The Perks Of Being A Wallflower (2012)
“Benim gerçekte ne kadar deli olduğumu bilseler beni yine de bu kadar sevebilirler mi?” diye soran, filmde Charlie’nin aşık olduğu karakter Sam, yanıtını Charlie’nin hayatında buluyor. “Neden herkesi kurtaramıyoruz?” diye soran, filmde de “Nothing” yaftalamasına maruz bırakılan ve Charlie’nin mektup yazdığı arkadaşının dışındaki en yakın arkadaşı olan Patrick karakteri, yine sorusunun cevabını Charlie’nin hayatında buluyor. Dostlukların nasıl ve ne kadar sürede kurulubileceğinin cevabını da biz Charlie’nin hayatında buluyoruz.
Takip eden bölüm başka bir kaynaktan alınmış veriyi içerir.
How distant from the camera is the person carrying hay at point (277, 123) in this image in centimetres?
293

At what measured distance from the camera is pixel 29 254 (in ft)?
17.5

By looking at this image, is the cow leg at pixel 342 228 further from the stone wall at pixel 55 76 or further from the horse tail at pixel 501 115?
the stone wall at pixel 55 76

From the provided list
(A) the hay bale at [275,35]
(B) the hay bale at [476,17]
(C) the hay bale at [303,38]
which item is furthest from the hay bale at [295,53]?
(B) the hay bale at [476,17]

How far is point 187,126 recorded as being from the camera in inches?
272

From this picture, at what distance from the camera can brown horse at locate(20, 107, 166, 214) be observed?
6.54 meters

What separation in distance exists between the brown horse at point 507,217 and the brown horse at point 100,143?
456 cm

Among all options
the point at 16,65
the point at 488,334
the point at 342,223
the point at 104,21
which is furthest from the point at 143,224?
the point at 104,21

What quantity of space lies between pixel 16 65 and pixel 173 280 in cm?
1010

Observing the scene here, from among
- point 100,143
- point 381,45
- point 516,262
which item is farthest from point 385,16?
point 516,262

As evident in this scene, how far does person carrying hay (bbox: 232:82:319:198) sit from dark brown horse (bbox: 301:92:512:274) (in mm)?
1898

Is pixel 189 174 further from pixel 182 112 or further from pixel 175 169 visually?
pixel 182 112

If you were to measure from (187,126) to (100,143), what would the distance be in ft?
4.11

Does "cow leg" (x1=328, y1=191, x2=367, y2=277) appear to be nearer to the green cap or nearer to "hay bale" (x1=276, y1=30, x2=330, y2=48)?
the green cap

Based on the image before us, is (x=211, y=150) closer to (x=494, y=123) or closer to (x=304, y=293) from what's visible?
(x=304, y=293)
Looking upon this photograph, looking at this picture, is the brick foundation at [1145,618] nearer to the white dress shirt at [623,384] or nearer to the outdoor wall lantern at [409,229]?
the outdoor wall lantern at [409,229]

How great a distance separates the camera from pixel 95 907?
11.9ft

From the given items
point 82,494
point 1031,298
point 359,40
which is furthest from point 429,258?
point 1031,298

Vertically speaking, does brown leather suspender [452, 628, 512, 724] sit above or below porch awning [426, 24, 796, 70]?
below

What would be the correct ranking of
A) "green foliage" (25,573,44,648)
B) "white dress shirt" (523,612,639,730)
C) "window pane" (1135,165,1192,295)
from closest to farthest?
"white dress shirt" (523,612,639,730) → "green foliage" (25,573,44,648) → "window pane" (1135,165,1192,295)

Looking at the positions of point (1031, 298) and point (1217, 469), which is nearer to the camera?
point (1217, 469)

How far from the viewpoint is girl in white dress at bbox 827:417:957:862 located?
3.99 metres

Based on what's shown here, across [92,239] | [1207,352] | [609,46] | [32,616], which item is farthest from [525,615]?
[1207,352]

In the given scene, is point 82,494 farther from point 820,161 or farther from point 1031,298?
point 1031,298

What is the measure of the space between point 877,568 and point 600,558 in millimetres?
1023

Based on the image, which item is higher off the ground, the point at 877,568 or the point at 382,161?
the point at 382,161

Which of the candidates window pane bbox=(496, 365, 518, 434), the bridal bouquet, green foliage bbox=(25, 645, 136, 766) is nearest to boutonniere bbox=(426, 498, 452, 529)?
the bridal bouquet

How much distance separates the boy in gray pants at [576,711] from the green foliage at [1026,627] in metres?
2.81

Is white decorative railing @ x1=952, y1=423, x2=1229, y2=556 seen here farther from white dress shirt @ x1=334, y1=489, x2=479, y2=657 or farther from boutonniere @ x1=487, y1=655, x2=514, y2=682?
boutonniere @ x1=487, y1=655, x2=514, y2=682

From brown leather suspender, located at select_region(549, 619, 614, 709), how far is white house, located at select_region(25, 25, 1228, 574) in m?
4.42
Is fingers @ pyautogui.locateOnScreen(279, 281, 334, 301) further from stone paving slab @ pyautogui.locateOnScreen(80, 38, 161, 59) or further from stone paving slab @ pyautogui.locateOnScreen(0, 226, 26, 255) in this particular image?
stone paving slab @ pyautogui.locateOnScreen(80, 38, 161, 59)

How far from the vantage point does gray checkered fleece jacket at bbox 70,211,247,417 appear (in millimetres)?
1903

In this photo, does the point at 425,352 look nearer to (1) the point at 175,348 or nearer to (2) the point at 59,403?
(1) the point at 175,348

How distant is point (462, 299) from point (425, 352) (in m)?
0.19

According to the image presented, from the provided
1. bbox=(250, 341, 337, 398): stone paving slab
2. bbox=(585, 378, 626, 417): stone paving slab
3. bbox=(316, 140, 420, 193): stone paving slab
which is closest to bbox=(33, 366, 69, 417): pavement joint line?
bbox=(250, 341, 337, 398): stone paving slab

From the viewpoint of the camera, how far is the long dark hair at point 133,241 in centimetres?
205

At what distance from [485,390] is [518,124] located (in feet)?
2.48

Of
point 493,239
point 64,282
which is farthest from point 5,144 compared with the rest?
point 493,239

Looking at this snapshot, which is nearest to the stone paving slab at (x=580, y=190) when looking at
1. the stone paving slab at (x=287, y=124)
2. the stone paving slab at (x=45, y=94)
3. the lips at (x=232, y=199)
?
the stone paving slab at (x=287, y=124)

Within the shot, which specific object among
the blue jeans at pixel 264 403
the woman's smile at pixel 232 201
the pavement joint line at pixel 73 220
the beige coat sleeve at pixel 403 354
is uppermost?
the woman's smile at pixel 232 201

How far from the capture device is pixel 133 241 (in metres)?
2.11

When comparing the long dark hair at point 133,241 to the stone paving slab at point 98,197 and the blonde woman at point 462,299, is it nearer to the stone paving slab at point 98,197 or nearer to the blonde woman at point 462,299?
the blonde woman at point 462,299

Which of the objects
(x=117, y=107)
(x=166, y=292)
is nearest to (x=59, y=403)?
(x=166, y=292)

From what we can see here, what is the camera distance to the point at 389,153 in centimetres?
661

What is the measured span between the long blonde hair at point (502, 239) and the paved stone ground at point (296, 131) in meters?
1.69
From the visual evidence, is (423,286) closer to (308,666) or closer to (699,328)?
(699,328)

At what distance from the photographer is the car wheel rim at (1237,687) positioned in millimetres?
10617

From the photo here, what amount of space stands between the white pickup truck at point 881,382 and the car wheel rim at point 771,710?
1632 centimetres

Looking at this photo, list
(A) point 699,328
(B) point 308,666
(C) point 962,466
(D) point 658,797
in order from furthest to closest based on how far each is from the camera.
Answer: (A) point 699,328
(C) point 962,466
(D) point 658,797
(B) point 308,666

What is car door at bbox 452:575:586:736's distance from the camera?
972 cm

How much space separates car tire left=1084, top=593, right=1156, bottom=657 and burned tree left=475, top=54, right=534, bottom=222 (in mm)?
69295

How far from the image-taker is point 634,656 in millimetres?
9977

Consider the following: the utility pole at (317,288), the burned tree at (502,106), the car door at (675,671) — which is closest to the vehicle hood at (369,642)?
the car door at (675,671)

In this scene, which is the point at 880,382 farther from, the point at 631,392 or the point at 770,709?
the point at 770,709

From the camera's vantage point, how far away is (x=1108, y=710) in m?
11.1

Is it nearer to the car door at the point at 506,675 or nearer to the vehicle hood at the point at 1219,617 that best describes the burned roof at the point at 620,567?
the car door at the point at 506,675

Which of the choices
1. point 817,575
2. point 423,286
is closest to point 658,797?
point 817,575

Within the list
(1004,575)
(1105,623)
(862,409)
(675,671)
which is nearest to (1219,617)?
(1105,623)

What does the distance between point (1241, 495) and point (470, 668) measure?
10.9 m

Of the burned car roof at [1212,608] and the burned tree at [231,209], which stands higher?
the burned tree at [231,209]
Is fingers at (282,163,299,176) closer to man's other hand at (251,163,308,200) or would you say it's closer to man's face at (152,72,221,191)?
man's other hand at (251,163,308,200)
Filme malzeme olan ögeler, klasik Amerikan liselerindeki gençlerin hayatının anlatıldığı filmlerle paralellik taşıyor. Bu lisenin de futbol takımı, bu takımın okulun ezik diye tabir edilen kesime işkence eden zorbaları, popüler kızları ve erkekleri aynı zamanda bunların arasında çıkan kavgaları var. Ama filmde anlatım yolu çok farklı. Öncelikle oyunculuklar göz dolduruyor ve klasik hatta bayağı gençlik filmlerindekilerin aksine samimi. Başrolleri paylaşan, Logan Lerman, Emma Watson ve Ezra Miller rollerini gerçekten yaşamışlar. Özellikle Charlie karakterine hayat veren Logan Lerman sanki onun acılarını, mutluluklarını, zevklerini yani neredeyse tüm hayatını hissetmiş ve paylaşmış. Yönetmen hikayesini anlatırken özgür olduğu için oyunculuklar da o denli özgür olmuş.